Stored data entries

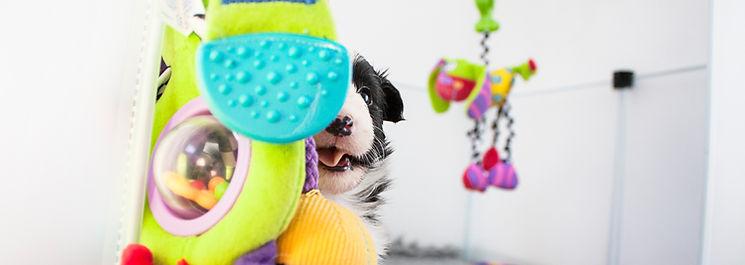 Cachorro de Sheltie biblack del afijo Azulian jugando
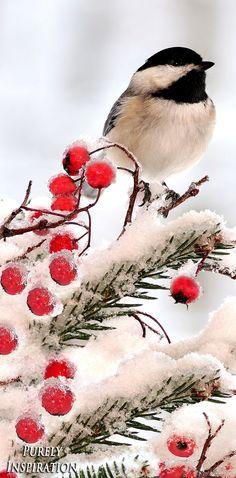 Winter Bird | Purely Inspiration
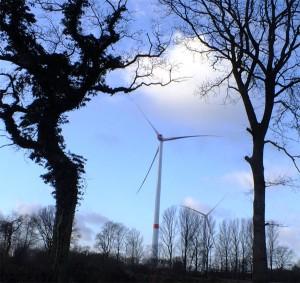 Bürgermeister diskutiert mit mehr als 200 Teilnehmern über die Windkraftplanung im Reichswald / Foto: HB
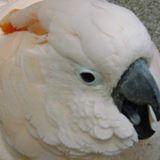 parrotfung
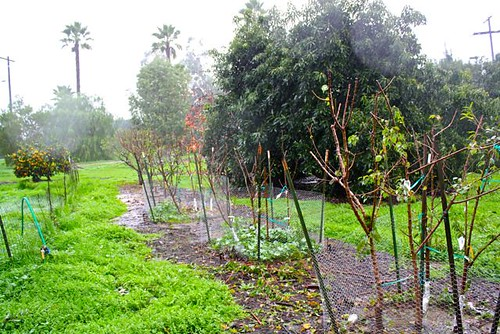 fruittrees in the rain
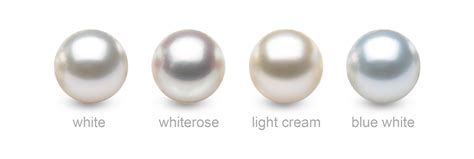 South Sea Pearls Types, Colors, Quality, Shapes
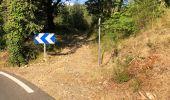 Randonnée Marche BARGEMON - Le bois de ciste - Photo 8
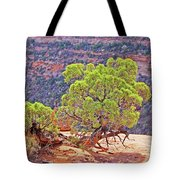 Trees Plateau Valley Colorado National Monument 2871 Tote Bag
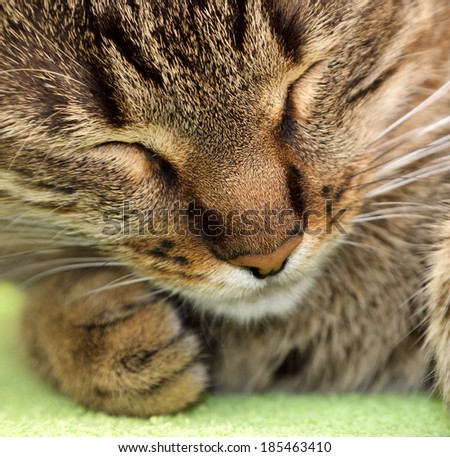 tabby cat sleeping on green background - stock photo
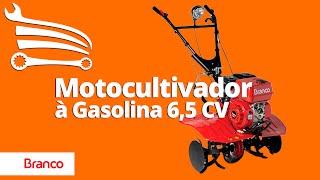 Motocultivador в Бензин 6,5 CV Ручний запуск BTTG 6.5 800 - Магазині Механіка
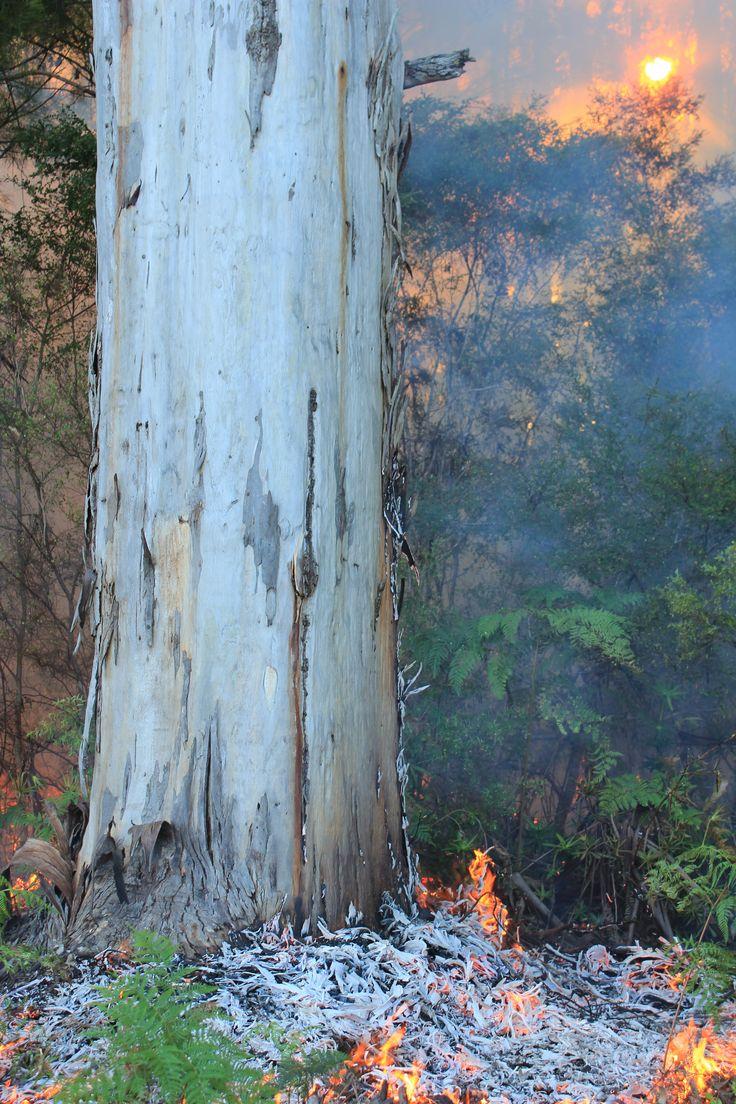 Autumn Burn @ Marima - Karri Forest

▶ What you should do:
For the records above, give every line again exactly and skip the pictures.

▶ Reply:
 Cachorro de Sheltie biblack del afijo Azulian jugando
 Winter Bird | Purely Inspiration
 Bürgermeister diskutiert mit mehr als 200 Teilnehmern über die Windkraftplanung im Reichswald / Foto: HB
 parrotfung
 fruittrees in the rain
 South Sea Pearls Types, Colors, Quality, Shapes
 Randonnée Marche BARGEMON - Le bois de ciste - Photo 8
 Trees Plateau Valley Colorado National Monument 2871 Tote Bag
 tabby cat sleeping on green background - stock photo
 Motocultivador в Бензин 6,5 CV Ручний запуск BTTG 6.5 800 - Магазині Механіка
 Autumn Burn @ Marima - Karri Forest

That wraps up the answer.